Problem set
A) In the post about converting a toon shader, start at the words "LPD3DXEFFECT anEffect;" and set down everything through "D3D_SDK_VERSION ) ) )", copying it exactly.
B) According to the post about converting a toon shader, how does the mesh appear when it is rendered?

Hi,

I have been converting a Toon-Shader from XNA 4.0 into DirectX 9 C++ (the XNA source code can be found here). I seem to have got most of the DirectX code in place but instead of seeing cel-shading, the mesh is completely rendered black. I suspect this might be due to the inverse transpose of the world matrix but I might be completely wrong since my DirectX programming isn't brilliant

Here's the code I have got so far:

Mesh.cpp



#include <Windows.h>
#include <mmsystem.h>
#include <d3dx9.h>
#pragma warning( disable : 4996 ) // disable deprecated warning
#include <strsafe.h>
#pragma warning( default : 4996 )




//-----------------------------------------------------------------------------
// Global variables
//-----------------------------------------------------------------------------
LPDIRECT3D9 g_pD3D = NULL; // Used to create the D3DDevice
LPDIRECT3DDEVICE9 g_pd3dDevice = NULL; // Our rendering device

LPD3DXMESH g_pMesh = NULL; // Our mesh object in sysmem
D3DMATERIAL9* g_pMeshMaterials = NULL; // Materials for our mesh
LPDIRECT3DTEXTURE9* g_pMeshTextures = NULL; // Textures for our mesh
DWORD g_dwNumMaterials = 0L; // Number of mesh materials
LPDIRECT3DTEXTURE9 g_pTexture = NULL;

D3DXMATRIXA16 matWorld;
D3DXMATRIXA16 matView;
D3DXMATRIXA16 matProj;

LPD3DXEFFECT anEffect;

D3DXHANDLE hTech;



//-----------------------------------------------------------------------------
// Name: InitD3D()
// Desc: Initializes Direct3D
//-----------------------------------------------------------------------------
HRESULT InitD3D( HWND hWnd )
{
// Create the D3D object.
if( NULL == ( g_pD3D = Direct3DCreate9( D3D_SDK_VERSION ) ) )
return E_FAIL;

// Set up the structure used to create the D3DDevice. Since we are now
// using more complex geometry, we will create a device with a zbuffer.
D3DPRESENT_PARAMETERS d3dpp;
ZeroMemory( &d3dpp, sizeof( d3dpp ) );
d3dpp.Windowed = TRUE;
d3dpp.SwapEffect = D3DSWAPEFFECT_DISCARD;
d3dpp.BackBufferFormat = D3DFMT_UNKNOWN;
d3dpp.EnableAutoDepthStencil = TRUE;
d3dpp.AutoDepthStencilFormat = D3DFMT_D16;

// Create the D3DDevice
if( FAILED( g_pD3D->CreateDevice( D3DADAPTER_DEFAULT, D3DDEVTYPE_HAL, hWnd,
D3DCREATE_SOFTWARE_VERTEXPROCESSING,
&d3dpp, &g_pd3dDevice ) ) )

Supplied entries
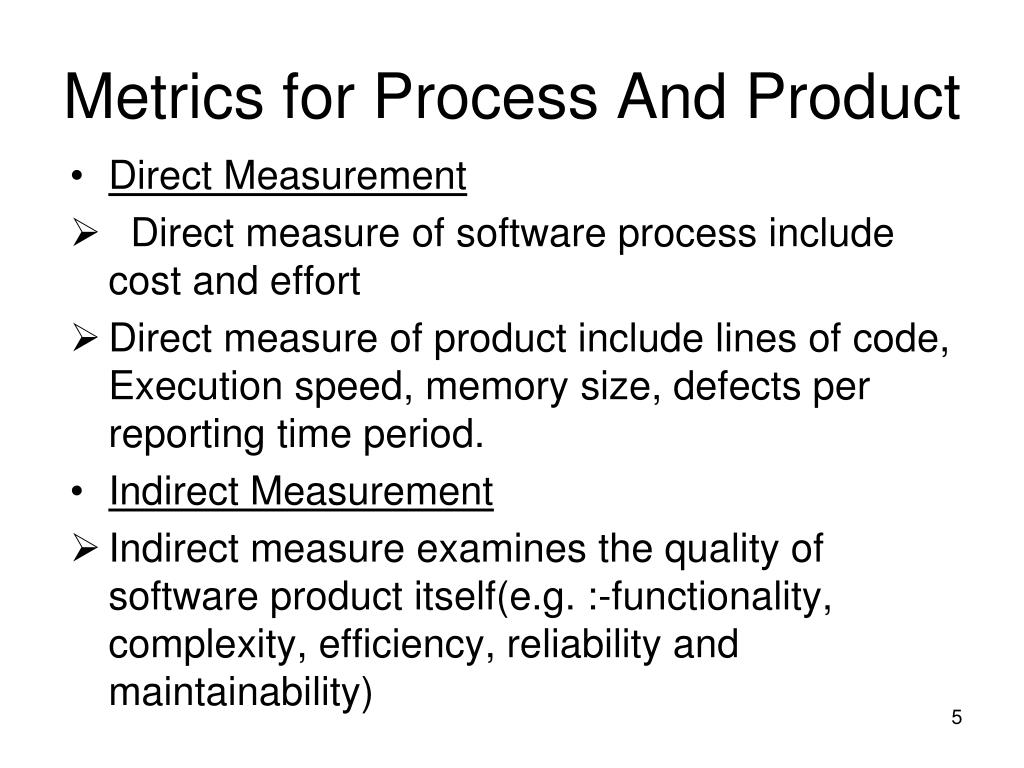 Metrics for Process And Product

• Direct Measurement

➢ Direct measure of software process include cost and effort

➢ Direct measure of product include lines of code, Execution speed, memory size, defects per reporting time period.

• Indirect Measurement

➢ Indirect measure examines the quality of software product itself(e.g. :-functionality, complexity, efficiency, reliability and maintainability)

5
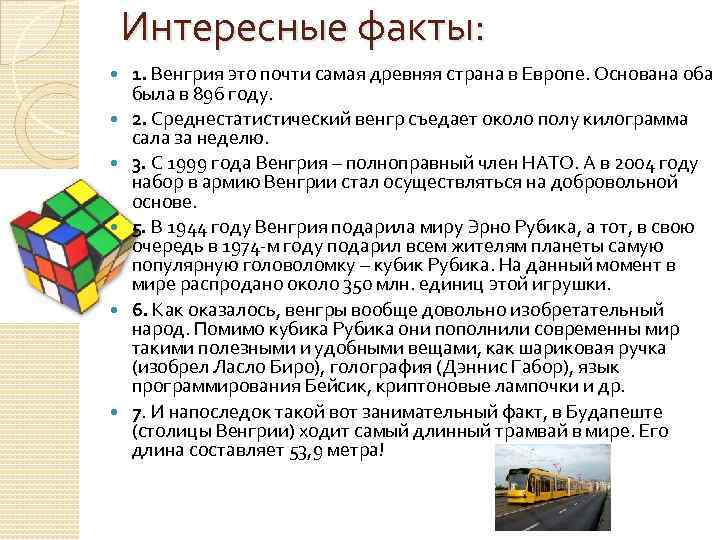 Интересные факты:

1. Венгрия это почти самая древняя страна в Европе. Основана оба была в 896 году.

2. Среднестатистический венгр съедает около полу килограмма сала за неделю.

3. С 1999 года Венгрия – полноправный член НАТО. А в 2004 году набор в армию Венгрии стал осуществляться на добровольной основе.

5. В 1944 году Венгрия подарила миру Эрно Рубика, а тот, в свою очередь в 1974-м году подарил всем жителям планеты самую популярную головоломку – кубик Рубика. На данный момент в мире распродано около 350 млн. единиц этой игрушки.

6. Как оказалось, венгры вообще довольно изобретательный народ. Помимо кубика Рубика они пополнили современны мир такими полезными и удобными вещами, как шариковая ручка (изобрел Ласло Биро), голография (Дэннис Габор), язык программирования Бейсик, криптоновые лампочки и др.

7. И напоследок такой вот занимательный факт, в Будапеште (столицы Венгрии) ходит самый длинный трамвай в мире. Его длина составляет 53,9 метра!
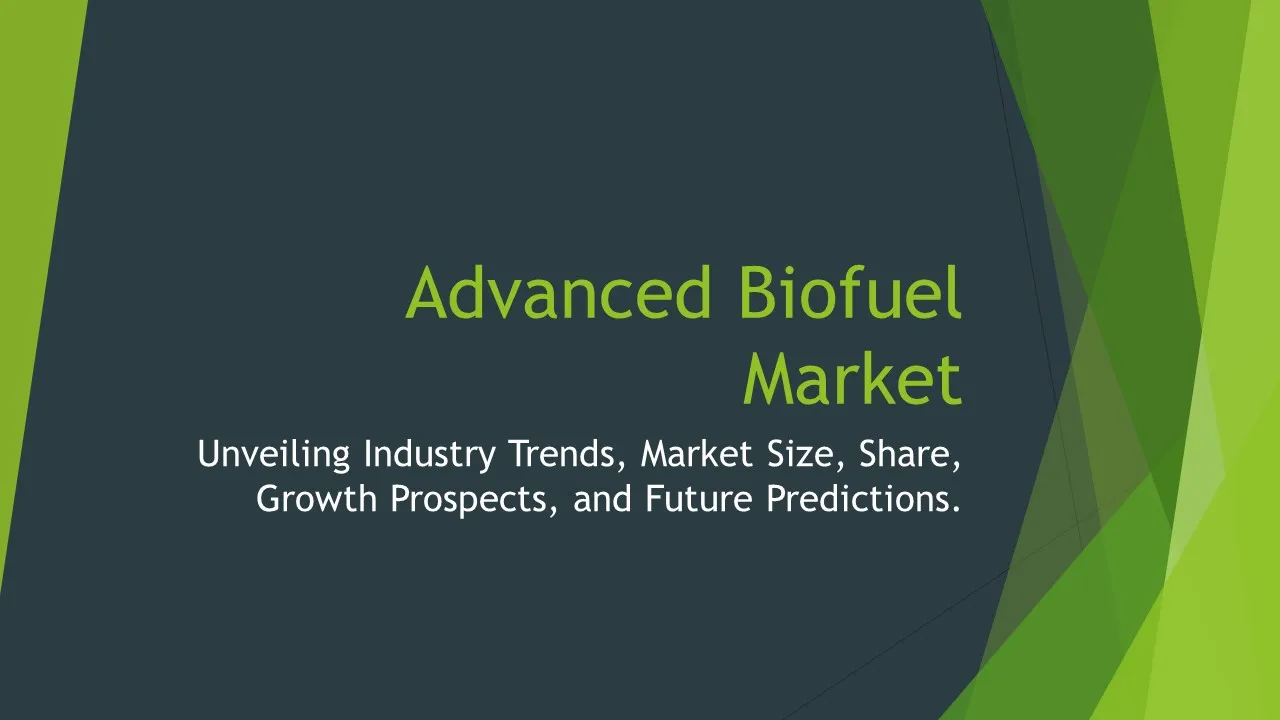 Advanced Biofuel Market

Unveiling Industry Trends, Market Size, Share, Growth Prospects, and Future Predictions.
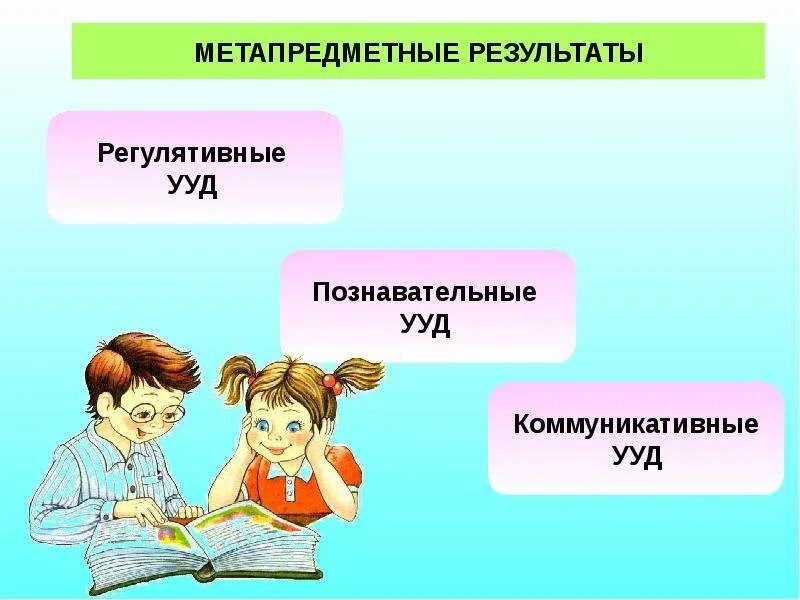 МЕТАПРЕДМЕТНЫЕ РЕЗУЛЬТАТЫ

Регулятивные УУД

Познавательные УУД

Коммуникативные УУД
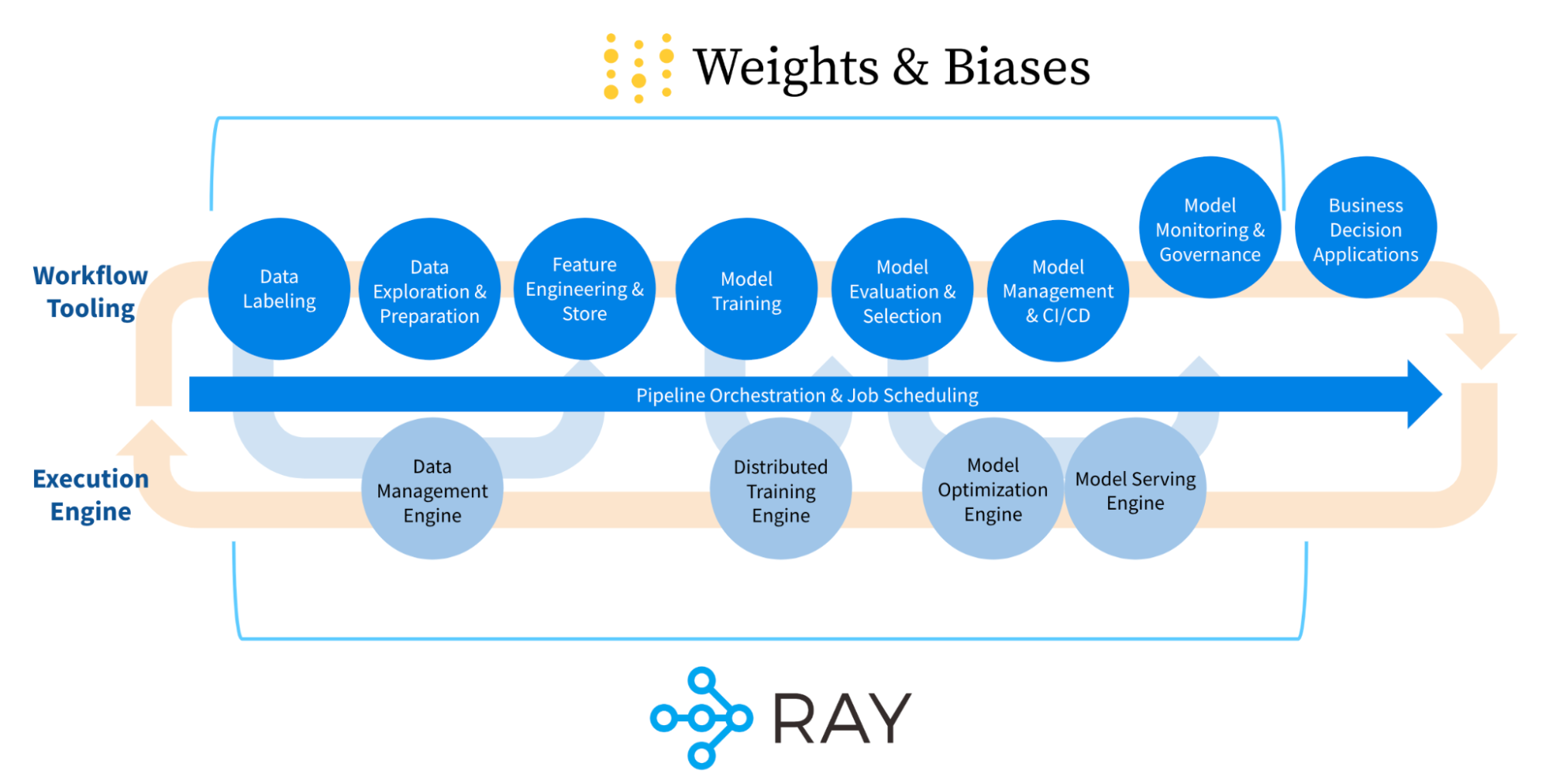 Weights & Biases

Workflow Tooling

Data Labeling

Data Exploration & Preparation

Feature Engineering & Store

Model Training

Model Evaluation & Selection

Model Management & CI/CD

Model Monitoring & Governance

Business Decision Applications

Pipeline Orchestration & Job Scheduling

Execution Engine

Data Management Engine

Distributed Training Engine

Model Optimization Engine

Model Serving Engine

RAY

Results for the exercise
A)
LPD3DXEFFECT anEffect;

D3DXHANDLE hTech;



//-----------------------------------------------------------------------------
// Name: InitD3D()
// Desc: Initializes Direct3D
//-----------------------------------------------------------------------------
HRESULT InitD3D( HWND hWnd )
{
// Create the D3D object.
if( NULL == ( g_pD3D = Direct3DCreate9( D3D_SDK_VERSION ) ) )

B) The mesh is rendered completely black instead of cel-shaded.